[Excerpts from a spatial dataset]
"""
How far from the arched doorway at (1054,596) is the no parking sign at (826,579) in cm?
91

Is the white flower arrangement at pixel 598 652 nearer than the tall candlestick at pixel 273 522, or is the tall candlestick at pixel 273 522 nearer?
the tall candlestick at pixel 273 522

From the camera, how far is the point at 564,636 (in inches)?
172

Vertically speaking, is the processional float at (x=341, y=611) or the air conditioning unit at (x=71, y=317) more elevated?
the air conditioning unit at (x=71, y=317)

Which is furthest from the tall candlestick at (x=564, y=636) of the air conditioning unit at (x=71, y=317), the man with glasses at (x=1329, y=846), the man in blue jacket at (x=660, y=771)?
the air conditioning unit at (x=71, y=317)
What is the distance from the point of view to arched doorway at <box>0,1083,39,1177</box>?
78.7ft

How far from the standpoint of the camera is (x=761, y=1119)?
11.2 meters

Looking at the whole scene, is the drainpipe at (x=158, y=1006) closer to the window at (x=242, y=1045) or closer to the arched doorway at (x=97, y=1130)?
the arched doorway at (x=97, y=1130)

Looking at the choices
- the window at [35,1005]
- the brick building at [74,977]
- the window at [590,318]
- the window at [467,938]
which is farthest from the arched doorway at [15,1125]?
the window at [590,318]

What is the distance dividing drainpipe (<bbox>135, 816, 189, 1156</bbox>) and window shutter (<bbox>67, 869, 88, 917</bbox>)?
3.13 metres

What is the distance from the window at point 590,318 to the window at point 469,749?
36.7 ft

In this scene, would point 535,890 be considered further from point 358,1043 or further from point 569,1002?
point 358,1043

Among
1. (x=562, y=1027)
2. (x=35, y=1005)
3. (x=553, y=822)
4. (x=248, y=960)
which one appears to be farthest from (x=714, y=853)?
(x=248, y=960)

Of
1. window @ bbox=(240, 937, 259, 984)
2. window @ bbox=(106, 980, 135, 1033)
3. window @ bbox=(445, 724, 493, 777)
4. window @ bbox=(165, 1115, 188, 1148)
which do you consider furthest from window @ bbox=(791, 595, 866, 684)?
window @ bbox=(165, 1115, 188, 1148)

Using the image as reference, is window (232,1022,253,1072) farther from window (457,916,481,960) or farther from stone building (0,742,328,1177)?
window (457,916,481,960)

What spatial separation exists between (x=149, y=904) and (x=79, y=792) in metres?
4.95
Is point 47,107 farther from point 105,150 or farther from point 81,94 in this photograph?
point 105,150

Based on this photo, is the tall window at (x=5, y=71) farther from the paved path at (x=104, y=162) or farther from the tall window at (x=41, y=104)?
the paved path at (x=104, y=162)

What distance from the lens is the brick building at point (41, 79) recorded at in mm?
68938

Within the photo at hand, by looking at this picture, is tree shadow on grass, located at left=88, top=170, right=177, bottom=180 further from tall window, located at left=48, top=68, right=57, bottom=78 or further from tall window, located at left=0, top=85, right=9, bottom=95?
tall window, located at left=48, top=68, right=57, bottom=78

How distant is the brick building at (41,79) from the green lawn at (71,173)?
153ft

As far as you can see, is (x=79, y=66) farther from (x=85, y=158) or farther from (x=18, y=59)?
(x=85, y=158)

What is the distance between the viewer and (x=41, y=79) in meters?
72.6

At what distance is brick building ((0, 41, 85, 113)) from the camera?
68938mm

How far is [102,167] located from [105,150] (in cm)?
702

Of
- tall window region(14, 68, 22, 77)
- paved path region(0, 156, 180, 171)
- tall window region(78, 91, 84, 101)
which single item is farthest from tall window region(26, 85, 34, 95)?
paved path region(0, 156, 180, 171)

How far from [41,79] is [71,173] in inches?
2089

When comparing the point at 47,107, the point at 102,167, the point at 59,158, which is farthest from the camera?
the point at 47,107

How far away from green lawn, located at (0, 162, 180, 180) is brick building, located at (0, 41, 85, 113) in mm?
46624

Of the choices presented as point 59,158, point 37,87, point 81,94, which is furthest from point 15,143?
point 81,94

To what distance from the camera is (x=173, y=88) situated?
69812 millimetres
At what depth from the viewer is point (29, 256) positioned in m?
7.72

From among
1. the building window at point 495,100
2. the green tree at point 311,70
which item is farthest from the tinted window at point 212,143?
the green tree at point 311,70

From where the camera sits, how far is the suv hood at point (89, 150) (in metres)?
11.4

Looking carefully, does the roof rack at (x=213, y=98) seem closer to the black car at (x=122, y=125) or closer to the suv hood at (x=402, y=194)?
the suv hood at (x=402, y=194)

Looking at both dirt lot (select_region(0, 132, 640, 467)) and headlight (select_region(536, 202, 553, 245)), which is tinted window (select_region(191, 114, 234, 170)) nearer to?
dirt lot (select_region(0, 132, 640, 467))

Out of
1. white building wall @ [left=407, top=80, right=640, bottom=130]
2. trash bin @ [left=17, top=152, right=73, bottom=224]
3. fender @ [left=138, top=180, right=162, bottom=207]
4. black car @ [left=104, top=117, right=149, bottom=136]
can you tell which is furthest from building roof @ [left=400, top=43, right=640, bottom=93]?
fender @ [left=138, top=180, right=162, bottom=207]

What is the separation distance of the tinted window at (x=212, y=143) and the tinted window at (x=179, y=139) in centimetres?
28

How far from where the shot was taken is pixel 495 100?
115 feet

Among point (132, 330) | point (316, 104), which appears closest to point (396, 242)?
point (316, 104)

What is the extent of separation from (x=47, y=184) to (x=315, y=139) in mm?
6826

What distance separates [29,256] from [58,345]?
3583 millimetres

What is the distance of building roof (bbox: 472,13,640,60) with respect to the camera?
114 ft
"""
What you have to do ::
Extract all of the material exactly as it is written.

Solved exercise ::
How far from the arched doorway at (1054,596) is the no parking sign at (826,579) in cm?
91

Is the white flower arrangement at pixel 598 652 nearer than the tall candlestick at pixel 273 522, or is the tall candlestick at pixel 273 522 nearer?
the tall candlestick at pixel 273 522

From the camera, how far is the point at 564,636 (in inches)?
172

Vertically speaking, is the processional float at (x=341, y=611) or the air conditioning unit at (x=71, y=317) more elevated?
the air conditioning unit at (x=71, y=317)

Which is furthest from the tall candlestick at (x=564, y=636) of the air conditioning unit at (x=71, y=317), the man with glasses at (x=1329, y=846), the man in blue jacket at (x=660, y=771)?
the air conditioning unit at (x=71, y=317)
What is the distance from the point of view to arched doorway at <box>0,1083,39,1177</box>?
78.7ft

How far from the standpoint of the camera is (x=761, y=1119)?
11.2 meters

Looking at the whole scene, is the drainpipe at (x=158, y=1006) closer to the window at (x=242, y=1045) or closer to the arched doorway at (x=97, y=1130)?
the arched doorway at (x=97, y=1130)

Looking at the choices
- the window at [35,1005]
- the brick building at [74,977]
- the window at [590,318]
- the window at [467,938]
which is farthest from the arched doorway at [15,1125]?
the window at [590,318]

What is the distance dividing drainpipe (<bbox>135, 816, 189, 1156</bbox>) and window shutter (<bbox>67, 869, 88, 917</bbox>)?
3.13 metres

What is the distance from the window at point 590,318 to the window at point 469,749?
36.7 ft

In this scene, would point 535,890 be considered further from point 358,1043 or further from point 569,1002?
point 358,1043

Among
1. (x=562, y=1027)
2. (x=35, y=1005)
3. (x=553, y=822)
4. (x=248, y=960)
which one appears to be farthest from (x=714, y=853)?
(x=248, y=960)

Of
1. window @ bbox=(240, 937, 259, 984)
2. window @ bbox=(106, 980, 135, 1033)
3. window @ bbox=(445, 724, 493, 777)
4. window @ bbox=(165, 1115, 188, 1148)
which do you consider furthest from window @ bbox=(791, 595, 866, 684)?
window @ bbox=(165, 1115, 188, 1148)

Using the image as reference, is window (232,1022,253,1072) farther from window (457,916,481,960) or farther from stone building (0,742,328,1177)?
window (457,916,481,960)

What spatial separation exists between (x=149, y=904) and (x=79, y=792) in metres?
4.95
Is point 47,107 farther from point 105,150 or farther from point 81,94 in this photograph?
point 105,150

Based on this photo, is the tall window at (x=5, y=71) farther from the paved path at (x=104, y=162) or farther from the tall window at (x=41, y=104)?
the paved path at (x=104, y=162)

What distance from the lens is the brick building at point (41, 79) recorded at in mm?
68938

Within the photo at hand, by looking at this picture, is tree shadow on grass, located at left=88, top=170, right=177, bottom=180 further from tall window, located at left=48, top=68, right=57, bottom=78 or further from tall window, located at left=0, top=85, right=9, bottom=95?
tall window, located at left=48, top=68, right=57, bottom=78

How distant is the brick building at (41,79) from the green lawn at (71,173)?
153ft

As far as you can see, is (x=79, y=66) farther from (x=85, y=158) or farther from (x=18, y=59)?
(x=85, y=158)

What is the distance between the viewer and (x=41, y=79) in meters?
72.6

At what distance is brick building ((0, 41, 85, 113)) from the camera?
68938mm

How far is [102,167] located from [105,150] (in cm)?
702

Of
- tall window region(14, 68, 22, 77)
- paved path region(0, 156, 180, 171)
- tall window region(78, 91, 84, 101)
which single item is farthest from tall window region(26, 85, 34, 95)?
paved path region(0, 156, 180, 171)

How far from [41,79] is [71,173] in inches?
2089

When comparing the point at 47,107, the point at 102,167, the point at 59,158, which is farthest from the camera?
the point at 47,107

How far away from green lawn, located at (0, 162, 180, 180) is brick building, located at (0, 41, 85, 113) in mm?
46624

Of the choices presented as point 59,158, point 37,87, point 81,94, which is furthest from point 15,143?
point 81,94

To what distance from the camera is (x=173, y=88) situated?
69812 millimetres
At what depth from the viewer is point (29, 256) positioned in m?
7.72

From among
1. the building window at point 495,100
2. the green tree at point 311,70
which item is farthest from the tinted window at point 212,143?
the green tree at point 311,70

From where the camera sits, how far is the suv hood at point (89, 150) (in metres)?
11.4

Looking carefully, does the roof rack at (x=213, y=98) seem closer to the black car at (x=122, y=125) or closer to the suv hood at (x=402, y=194)?
the suv hood at (x=402, y=194)

Looking at both dirt lot (select_region(0, 132, 640, 467)) and headlight (select_region(536, 202, 553, 245)), which is tinted window (select_region(191, 114, 234, 170)) nearer to?
dirt lot (select_region(0, 132, 640, 467))

Out of
1. white building wall @ [left=407, top=80, right=640, bottom=130]
2. trash bin @ [left=17, top=152, right=73, bottom=224]
3. fender @ [left=138, top=180, right=162, bottom=207]
4. black car @ [left=104, top=117, right=149, bottom=136]
can you tell which is furthest from building roof @ [left=400, top=43, right=640, bottom=93]?
fender @ [left=138, top=180, right=162, bottom=207]

What is the separation distance of the tinted window at (x=212, y=143) and the tinted window at (x=179, y=139) in centimetres?
28

How far from where the shot was taken is pixel 495 100?
115 feet

Among point (132, 330) | point (316, 104), which appears closest to point (396, 242)?
point (316, 104)

What is the extent of separation from (x=47, y=184) to (x=315, y=139) in mm?
6826

What distance separates [29,256] from [58,345]?
3583 millimetres

What is the distance of building roof (bbox: 472,13,640,60) with respect to the camera?
114 ft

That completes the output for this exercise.